Frequently Asked Question
Portable Batch System (PBS) is a widely used workload management system for High-Performance Computing (HPC) environments. It helps manage and schedule jobs on computing clusters by distributing them across available resources such as CPUs and GPUs. This article introduces the PBS directives and commands that are invaluable when working on the Aziz supercomputer, enabling the users to submit, monitor, and manage the computational tasks efficiently.
1. Basic PBS Script Structure
A typical PBS script, preferred with a .pbs
extension, consists of the following sections:
- PBS directives: These directives provide instructions to the PBS system about the requested computing nodes for a job.
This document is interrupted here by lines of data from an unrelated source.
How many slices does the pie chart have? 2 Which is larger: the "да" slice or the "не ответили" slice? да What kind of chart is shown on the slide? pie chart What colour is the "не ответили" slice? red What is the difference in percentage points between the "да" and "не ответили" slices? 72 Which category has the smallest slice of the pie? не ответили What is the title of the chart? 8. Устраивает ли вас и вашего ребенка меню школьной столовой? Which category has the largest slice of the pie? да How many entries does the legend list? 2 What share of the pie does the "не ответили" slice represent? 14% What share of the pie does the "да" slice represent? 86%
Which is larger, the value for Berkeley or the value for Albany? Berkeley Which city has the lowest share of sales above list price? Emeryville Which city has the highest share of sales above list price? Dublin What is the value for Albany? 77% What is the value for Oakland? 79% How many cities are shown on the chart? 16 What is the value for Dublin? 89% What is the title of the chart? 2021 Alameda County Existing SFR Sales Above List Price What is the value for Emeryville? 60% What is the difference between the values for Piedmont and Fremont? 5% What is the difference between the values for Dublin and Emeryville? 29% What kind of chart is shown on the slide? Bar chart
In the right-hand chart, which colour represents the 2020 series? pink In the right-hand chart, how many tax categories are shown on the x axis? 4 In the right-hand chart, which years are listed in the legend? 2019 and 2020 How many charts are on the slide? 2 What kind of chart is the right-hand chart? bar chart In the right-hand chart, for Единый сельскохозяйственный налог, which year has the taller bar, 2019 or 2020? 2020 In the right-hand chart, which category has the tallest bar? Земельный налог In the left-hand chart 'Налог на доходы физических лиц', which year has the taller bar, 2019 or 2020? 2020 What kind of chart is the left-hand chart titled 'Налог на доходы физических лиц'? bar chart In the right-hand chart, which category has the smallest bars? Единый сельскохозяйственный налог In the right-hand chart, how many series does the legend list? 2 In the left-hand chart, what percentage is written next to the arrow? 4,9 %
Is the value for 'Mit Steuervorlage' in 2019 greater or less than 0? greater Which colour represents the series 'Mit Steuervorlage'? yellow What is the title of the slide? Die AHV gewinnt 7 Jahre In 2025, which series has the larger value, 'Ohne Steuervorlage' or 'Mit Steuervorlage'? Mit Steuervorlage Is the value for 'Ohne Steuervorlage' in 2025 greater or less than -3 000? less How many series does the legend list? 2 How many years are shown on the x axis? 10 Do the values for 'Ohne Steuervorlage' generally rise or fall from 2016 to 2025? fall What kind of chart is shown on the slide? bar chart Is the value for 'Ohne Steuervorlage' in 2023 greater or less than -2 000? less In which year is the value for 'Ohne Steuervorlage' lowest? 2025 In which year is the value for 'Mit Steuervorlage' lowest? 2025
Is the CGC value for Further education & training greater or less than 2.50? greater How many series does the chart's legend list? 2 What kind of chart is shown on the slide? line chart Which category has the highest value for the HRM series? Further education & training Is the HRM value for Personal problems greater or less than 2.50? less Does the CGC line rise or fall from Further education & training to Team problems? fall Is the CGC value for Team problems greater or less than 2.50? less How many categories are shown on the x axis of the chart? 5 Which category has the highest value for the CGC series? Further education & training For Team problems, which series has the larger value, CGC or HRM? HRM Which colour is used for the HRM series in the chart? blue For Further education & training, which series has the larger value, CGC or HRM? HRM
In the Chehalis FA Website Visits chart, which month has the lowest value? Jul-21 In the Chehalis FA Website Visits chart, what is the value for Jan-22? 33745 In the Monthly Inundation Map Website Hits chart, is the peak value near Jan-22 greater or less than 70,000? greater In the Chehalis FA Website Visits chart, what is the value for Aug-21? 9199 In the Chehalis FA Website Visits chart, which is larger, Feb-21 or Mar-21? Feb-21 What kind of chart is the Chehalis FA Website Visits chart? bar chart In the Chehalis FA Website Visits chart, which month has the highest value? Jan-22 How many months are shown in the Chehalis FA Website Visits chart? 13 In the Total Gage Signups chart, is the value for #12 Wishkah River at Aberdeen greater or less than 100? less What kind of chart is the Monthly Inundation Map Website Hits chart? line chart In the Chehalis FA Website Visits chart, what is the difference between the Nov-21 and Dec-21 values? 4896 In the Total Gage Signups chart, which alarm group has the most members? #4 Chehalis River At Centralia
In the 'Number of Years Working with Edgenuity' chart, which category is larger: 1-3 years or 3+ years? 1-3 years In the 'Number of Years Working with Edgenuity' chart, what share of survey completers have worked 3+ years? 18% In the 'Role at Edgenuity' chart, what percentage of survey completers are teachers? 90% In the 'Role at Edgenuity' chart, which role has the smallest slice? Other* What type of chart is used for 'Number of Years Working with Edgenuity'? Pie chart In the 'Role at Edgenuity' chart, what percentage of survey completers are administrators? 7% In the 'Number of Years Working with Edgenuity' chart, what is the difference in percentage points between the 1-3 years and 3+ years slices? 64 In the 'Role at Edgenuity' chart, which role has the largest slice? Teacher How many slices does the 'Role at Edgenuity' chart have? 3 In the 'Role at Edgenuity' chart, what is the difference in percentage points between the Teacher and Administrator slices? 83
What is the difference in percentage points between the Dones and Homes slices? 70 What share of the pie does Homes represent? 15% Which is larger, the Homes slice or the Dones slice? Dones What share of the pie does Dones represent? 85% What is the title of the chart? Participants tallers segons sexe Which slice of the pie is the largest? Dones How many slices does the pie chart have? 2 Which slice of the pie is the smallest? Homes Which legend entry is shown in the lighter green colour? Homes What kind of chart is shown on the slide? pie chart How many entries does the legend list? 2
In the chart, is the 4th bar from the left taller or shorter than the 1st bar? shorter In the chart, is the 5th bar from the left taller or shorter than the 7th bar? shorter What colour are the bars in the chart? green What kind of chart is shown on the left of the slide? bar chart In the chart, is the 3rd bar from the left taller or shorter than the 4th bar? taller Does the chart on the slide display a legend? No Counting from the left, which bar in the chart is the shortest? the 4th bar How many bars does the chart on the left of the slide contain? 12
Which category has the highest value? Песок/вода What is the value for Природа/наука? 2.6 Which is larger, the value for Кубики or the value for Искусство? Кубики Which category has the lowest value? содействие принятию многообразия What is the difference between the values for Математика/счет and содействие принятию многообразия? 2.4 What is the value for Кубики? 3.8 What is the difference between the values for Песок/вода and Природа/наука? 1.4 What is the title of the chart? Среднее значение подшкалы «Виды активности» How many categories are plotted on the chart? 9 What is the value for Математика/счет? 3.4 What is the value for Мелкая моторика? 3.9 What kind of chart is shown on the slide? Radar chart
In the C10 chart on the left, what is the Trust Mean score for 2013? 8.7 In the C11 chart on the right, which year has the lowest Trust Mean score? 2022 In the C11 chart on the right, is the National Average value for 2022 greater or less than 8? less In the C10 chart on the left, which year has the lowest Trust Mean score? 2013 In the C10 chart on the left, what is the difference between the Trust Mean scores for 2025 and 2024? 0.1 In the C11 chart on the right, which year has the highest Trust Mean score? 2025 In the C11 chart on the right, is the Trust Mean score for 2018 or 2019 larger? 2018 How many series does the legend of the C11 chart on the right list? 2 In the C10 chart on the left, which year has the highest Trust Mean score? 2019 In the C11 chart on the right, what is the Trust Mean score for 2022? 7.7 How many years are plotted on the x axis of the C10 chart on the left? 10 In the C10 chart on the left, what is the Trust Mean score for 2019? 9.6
- Job script: This section contains the actual commands that you want to execute on the computing cluster.
2. Common PBS Directives
1. #PBS -N jobname
- Specifies the job name.
2. #PBS -q queue_name
- Specifies the queue to which the job should be submitted.
3. #PBS -l select=number:ncpus=cores_per_node
- Requests a specific number of nodes with a specified number of cores per node.
4. #PBS -l walltime=hours:minutes:seconds
- Sets the maximum wall-clock time for the job.
5. #PBS -o output_file
- Redirects standard output to a specified file.
6. #PBS -e error_file
- Redirects standard error to a specified file.
3. Example PBS Script
The Aziz Supercomputer is equipped with different types of compute nodes, including both CPUs and GPUs. The following is a general PBS example. For specific PBS scripts to run jobs on CPUs or GPUs, please refer to the corresponding sections.
Bash
#!/bin/bash
#PBS -N my_job.pbs # Job name
#PBS -q queue_Name # Choose the compute node GPU(A100) CPU(thin)or(fat)
#PBS -l select=number_of_nodes:ncpus=cpu_cores_per_node
#PBS -l walltime=02:00:00 # Set maximum wall time of 2 hours (better for 1st run)
#PBS -o output.txt
#PBS -e error.txt
# Give the directory where your code is
cd /path/to/my_files/
# Load necessary modules
module load module_name
# Execute your script
pyhton code_file.py # run command for python files
./ code_file.exe # run command for executable c code files files
# Execute the program (e.g., a parallel program using MPI)
mpirun ./my_parallel_program # Define the number of MPI processes (mpiprocs) and OpenMP Threads (ompthreads) in the select statement of PBS directive
# or execute your script with time stamp
time pyhton code_file.py # run command for python files
# unload modules after execution
module purge
Remember: Always check knowledge base or consult the support team for specific PBS options and configurations available on Aziz. By understanding and effectively using PBS scripts, you can optimize your computational workloads and make the most of the Aziz supercomputer's resources.